The creation of ordinary consuls in Late Antiquity was irregular, and after their division in 395, the two halves of the Roman Empire tended to divide the two consulships between them; the office, which had become both purely honorary and quite expensive to hold, sometimes lay vacant for years. The emperors were often ordinary consuls, and after 541, with the exception of the emperor, who assumed the office on his accession, no ordinary consuls were appointed. From that point on, only honorary consulships were granted, and the title declined much in prestige. Throughout the 6th to 9th centuries there is ample sigillographic evidence of functionaries bearing the title, usually attached to mid-level administrative and fiscal posts. In the late 9th-century hierarchy, however, as related by the Kletorologion of Philotheos, it was one of the lower dignities intended for "bearded men" (i.e. non-eunuchs), ranking between the spatharios and the strator. Its badge of office (brabeion), whose award also conferred the dignity, was a diploma. In the Escorial Taktikon, written c. 975, the hypatos appears to be a regular office instead of an honorary dignity, endowed with judicial duties according to Nicolas Oikonomides. In the 11th century, the title rose again in importance, apparently outranking the protospatharios, but disappeared entirely by the mid-12th century.
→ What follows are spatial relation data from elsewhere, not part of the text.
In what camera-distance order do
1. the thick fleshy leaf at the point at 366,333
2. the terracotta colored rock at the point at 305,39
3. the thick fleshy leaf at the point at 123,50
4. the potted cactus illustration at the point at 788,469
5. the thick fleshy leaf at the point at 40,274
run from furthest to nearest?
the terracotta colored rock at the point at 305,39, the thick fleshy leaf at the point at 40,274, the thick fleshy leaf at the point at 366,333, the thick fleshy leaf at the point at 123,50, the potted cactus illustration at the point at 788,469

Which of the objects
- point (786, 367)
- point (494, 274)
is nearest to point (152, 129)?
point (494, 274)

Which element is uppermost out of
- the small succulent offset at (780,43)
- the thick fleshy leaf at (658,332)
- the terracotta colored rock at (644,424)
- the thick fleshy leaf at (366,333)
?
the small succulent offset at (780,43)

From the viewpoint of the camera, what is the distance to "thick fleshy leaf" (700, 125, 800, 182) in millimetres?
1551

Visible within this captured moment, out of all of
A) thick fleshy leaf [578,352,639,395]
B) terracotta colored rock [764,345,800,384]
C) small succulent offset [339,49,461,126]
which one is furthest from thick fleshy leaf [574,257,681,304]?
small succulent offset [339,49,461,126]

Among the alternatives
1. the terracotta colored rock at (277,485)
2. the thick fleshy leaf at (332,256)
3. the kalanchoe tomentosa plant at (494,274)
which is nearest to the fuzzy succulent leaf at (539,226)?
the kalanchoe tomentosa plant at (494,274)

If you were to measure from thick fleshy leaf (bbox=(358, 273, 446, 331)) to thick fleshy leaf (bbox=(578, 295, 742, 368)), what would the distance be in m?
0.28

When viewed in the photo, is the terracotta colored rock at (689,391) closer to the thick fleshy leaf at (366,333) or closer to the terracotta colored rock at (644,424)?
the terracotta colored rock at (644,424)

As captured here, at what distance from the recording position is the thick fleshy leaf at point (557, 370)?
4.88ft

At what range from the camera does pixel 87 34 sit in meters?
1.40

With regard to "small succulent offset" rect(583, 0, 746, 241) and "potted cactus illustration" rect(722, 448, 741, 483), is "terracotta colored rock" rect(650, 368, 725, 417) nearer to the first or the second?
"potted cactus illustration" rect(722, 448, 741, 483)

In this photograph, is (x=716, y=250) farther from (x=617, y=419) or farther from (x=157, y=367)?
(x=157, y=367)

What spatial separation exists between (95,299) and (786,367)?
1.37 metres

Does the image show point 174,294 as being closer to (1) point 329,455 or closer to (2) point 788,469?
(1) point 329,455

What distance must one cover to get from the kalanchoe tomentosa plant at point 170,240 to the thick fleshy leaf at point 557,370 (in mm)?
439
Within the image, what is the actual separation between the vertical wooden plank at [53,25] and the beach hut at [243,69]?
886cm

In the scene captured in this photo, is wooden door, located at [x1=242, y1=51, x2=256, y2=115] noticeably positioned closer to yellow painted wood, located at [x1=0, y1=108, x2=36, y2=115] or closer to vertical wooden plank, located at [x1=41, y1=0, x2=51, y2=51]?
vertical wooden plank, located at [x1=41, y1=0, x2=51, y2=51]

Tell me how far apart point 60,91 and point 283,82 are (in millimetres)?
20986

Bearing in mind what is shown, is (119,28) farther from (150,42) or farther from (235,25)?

The title was often conferred to the rulers of south Italian city-states of the Tyrrhenian coast, which recognised Byzantine authority in the 9th through 11th centuries. Eventually, with the waning of Byzantine power in the region, these rulers took on more familiar Latin titles like consul and dux, modern duke. The most famous hypatoi were those of Gaeta. John I of Gaeta won the title patrikios from the Byzantine emperor, as a reward for defeating the Saracens. In Gaeta, the feminine title hypatissa (ipatessa) was replaced by doukissa (ducissa) during the reign of Docibilis II of Gaeta and his wife Orania, in the first half of the 10th century.

The title was the root of the titles anthypatos (lit. 'vice-consul', the original translation of proconsul) and dishypatos (lit. 'twice consul'), as well as the office of hypatos ton philosophon (ὕπατος τῶν φιλοσόφων, lit. 'chief of the philosophers'), a title given to the head of the imperial university of Constantinople in the 11th-14th centuries.